Top Health care Stocks for 2019

Investors should be eager and show some level of curiosity about the health care stocks that performed excellently in the course of 2019 in order to make better investing decisions for the coming year. Health care is one of the few economic segments where spending has risen faster than inflation. With health care bills soaring, individual investors may as well profit from the sector themselves. Even with a dramatic re-tooling of health care through “Medicare for All” proposals taking center stage in the 2020 election, cheap stocks still abound in this corner of the markets.

In this article, we will be reviewing some health care stocks that performed excellently.

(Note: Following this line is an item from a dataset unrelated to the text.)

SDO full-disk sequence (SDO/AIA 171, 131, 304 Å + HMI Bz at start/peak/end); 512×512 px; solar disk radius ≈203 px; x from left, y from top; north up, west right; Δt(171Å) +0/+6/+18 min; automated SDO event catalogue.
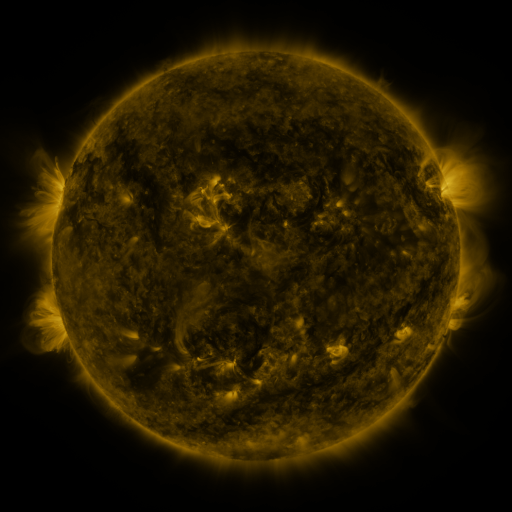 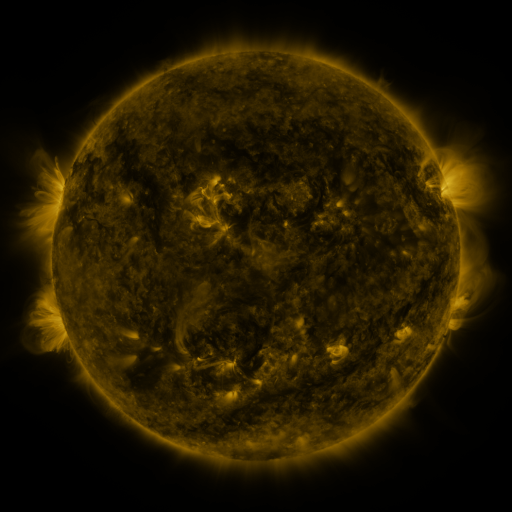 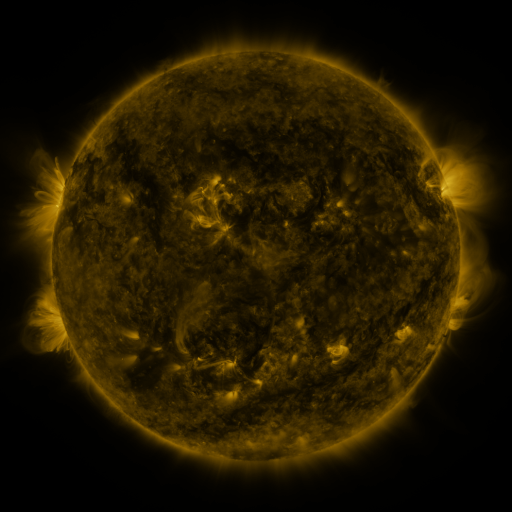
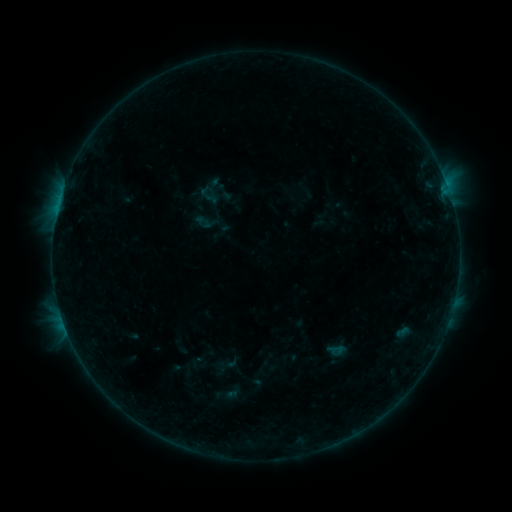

CVS Health Corp. (ticker: CVS)

In the last quarter of 2018, CVS completed its acquisition of Aetna, in a move designed to diversify the company and construct a transformative health care player. Through the effort of value investors, shares of CVS were down in 2019 as the company tried to digest the $70 billion merger. The long-term plan to promote CVS Minute Clinic use for Aetna-insured patients cut costs and created boost margins for the Aetna division, while driving more foot traffic.

 

 Centene Corp. (CNC)

Although people would have thought the CVS-Aetna merger might have been deadly for smaller health insurers, Centene did just fine. This St. Louis-based health insurer has a niche focus on the uninsured and underinsured, including government-subsidized programs like Medicaid. Obamacare’s Medicaid expansion significantly expanded that addressable market, giving CNC a natural boost and making it one of the best health care stocks to buy in the year. Now discounted from its price a year ago, Wall Street expects revenue to jump 23% in 2019.

 

Johnson & Johnson (JNJ)

Johnson and Johnson was named as one of U.S. News’ 10 best stocks to buy for 2019: Johnson & Johnson is an unparalleled Steady Eddie-type stock useful in almost any portfolio. While broadly diversified among the medical devices, consumer and pharmaceutical divisions, it is the latter that constitutes 45% of overall sales, and is JNJ’s fastest-growing segment. Free cash flow exceeded $18 billion in 2018, and it’s this sort of reliable (and massive) cash generation that allows JNJ to keep its edge through research and development and acquisitions. It also helps finance regular stock buybacks and dividend payments.

 

AbbVie (ABBV)

Like CVS, AbbVie is suffering a post-merger hangover after its move in June 2019 to acquire Allergan (AGN), the maker of Botox, for $63 billion. Although the deal was merely announced, not approved and closed, it’s being done because AbbVie’s blockbuster drug, Humira, is going off-patent in the U.S. in 2023. Despite underperformance this year, insiders began snapping up shares as soon as ABBV stock hit the $67 level post-announcement, a bullish indicator showing that people actually running the company are putting their money where their mouths are. So-called chartists should wait until ABBV definitively hits bottom and starts rebounding, but with a forward price-earning ratio of 7.2 and a dividend of 6.4%, AbbVie shares also offer a compelling valuation now.

 

Investinport owns Johnson and Jonshon JNJ stocks and we do not plan to sell it anytime soon.